> [DATASET RECORDS]

■ ■ ■ ■ ■ ■ ■

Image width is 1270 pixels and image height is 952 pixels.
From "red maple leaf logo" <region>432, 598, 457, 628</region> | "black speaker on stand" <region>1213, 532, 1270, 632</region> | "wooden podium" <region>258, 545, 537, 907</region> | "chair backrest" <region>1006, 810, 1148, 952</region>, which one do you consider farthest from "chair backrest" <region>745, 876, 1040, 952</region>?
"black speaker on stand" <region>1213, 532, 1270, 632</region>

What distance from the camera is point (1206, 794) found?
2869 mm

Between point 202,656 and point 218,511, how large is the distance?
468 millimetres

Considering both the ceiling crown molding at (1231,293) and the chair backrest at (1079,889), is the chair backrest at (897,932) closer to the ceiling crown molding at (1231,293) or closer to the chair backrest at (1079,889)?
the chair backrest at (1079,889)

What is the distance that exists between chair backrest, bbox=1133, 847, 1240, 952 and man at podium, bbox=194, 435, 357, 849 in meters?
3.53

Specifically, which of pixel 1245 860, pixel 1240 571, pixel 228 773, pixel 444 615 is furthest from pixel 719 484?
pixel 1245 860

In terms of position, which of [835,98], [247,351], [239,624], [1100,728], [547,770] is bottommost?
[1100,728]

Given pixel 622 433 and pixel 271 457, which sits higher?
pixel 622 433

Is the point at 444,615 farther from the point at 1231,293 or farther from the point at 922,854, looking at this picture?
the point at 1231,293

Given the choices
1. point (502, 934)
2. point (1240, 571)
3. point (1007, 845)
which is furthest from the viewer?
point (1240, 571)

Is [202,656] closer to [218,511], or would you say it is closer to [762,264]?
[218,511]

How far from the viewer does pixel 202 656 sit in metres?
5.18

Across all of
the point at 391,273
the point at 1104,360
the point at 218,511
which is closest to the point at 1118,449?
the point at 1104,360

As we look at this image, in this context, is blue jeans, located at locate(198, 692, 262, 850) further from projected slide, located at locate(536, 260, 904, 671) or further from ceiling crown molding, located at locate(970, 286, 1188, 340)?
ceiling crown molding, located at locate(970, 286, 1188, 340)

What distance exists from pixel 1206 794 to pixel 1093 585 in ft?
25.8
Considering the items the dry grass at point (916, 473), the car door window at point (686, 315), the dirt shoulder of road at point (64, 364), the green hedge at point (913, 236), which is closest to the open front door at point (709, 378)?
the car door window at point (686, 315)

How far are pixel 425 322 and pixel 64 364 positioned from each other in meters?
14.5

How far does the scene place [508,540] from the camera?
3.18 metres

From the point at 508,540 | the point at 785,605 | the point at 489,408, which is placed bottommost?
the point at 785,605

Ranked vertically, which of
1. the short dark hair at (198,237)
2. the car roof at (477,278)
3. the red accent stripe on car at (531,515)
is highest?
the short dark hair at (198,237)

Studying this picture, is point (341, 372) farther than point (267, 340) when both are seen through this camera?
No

■ ■ ■ ■ ■ ■ ■

> [WORK TO BE COMPLETED] Copy out all of the records above word for word, without changing anything.

> [EXERCISE RESULT]
Image width is 1270 pixels and image height is 952 pixels.
From "red maple leaf logo" <region>432, 598, 457, 628</region> | "black speaker on stand" <region>1213, 532, 1270, 632</region> | "wooden podium" <region>258, 545, 537, 907</region> | "chair backrest" <region>1006, 810, 1148, 952</region>, which one do you consider farthest from "chair backrest" <region>745, 876, 1040, 952</region>?
"black speaker on stand" <region>1213, 532, 1270, 632</region>

What distance from the camera is point (1206, 794) found?
2869 mm

Between point 202,656 and point 218,511, how large is the distance?
468 millimetres

Considering both the ceiling crown molding at (1231,293) and the chair backrest at (1079,889), is the chair backrest at (897,932) closer to the ceiling crown molding at (1231,293) or closer to the chair backrest at (1079,889)?
the chair backrest at (1079,889)

What is the distance that exists between chair backrest, bbox=1133, 847, 1240, 952 and man at podium, bbox=194, 435, 357, 849 in meters?
3.53

Specifically, which of pixel 1245 860, pixel 1240 571, pixel 228 773, pixel 444 615 is furthest from pixel 719 484?
pixel 1245 860

In terms of position, which of [835,98], [247,351], [239,624], [1100,728], [547,770] is bottommost?
[1100,728]

Given pixel 622 433 and pixel 271 457, which sits higher?
pixel 622 433

Is the point at 444,615 farther from the point at 1231,293 or farther from the point at 922,854, looking at this picture?
the point at 1231,293

Given the choices
1. point (502, 934)
2. point (1240, 571)
3. point (1007, 845)
which is furthest from the viewer?
point (1240, 571)

Is [202,656] closer to [218,511], or would you say it is closer to [762,264]?
[218,511]

How far from the viewer does pixel 202 656 sit in metres?
5.18

Across all of
the point at 391,273
the point at 1104,360
the point at 218,511
which is closest to the point at 1118,449?
the point at 1104,360

As we look at this image, in this context, is blue jeans, located at locate(198, 692, 262, 850) further from projected slide, located at locate(536, 260, 904, 671) or further from ceiling crown molding, located at locate(970, 286, 1188, 340)?
ceiling crown molding, located at locate(970, 286, 1188, 340)

What distance exists from pixel 1206 794 to pixel 1093 585 in ft?
25.8
Considering the items the dry grass at point (916, 473), the car door window at point (686, 315), the dirt shoulder of road at point (64, 364), the green hedge at point (913, 236), which is closest to the open front door at point (709, 378)?
the car door window at point (686, 315)

How far are pixel 425 322 and pixel 64 364 positioned from each other in meters?
14.5

How far does the scene place [508,540] from the camera?
3.18 metres

From the point at 508,540 | the point at 785,605 | the point at 489,408, which is placed bottommost?
the point at 785,605

Ranked vertically, which of
1. the short dark hair at (198,237)
2. the car roof at (477,278)
3. the red accent stripe on car at (531,515)
is highest?
the short dark hair at (198,237)

Studying this picture, is point (341, 372) farther than point (267, 340) when both are seen through this camera?
No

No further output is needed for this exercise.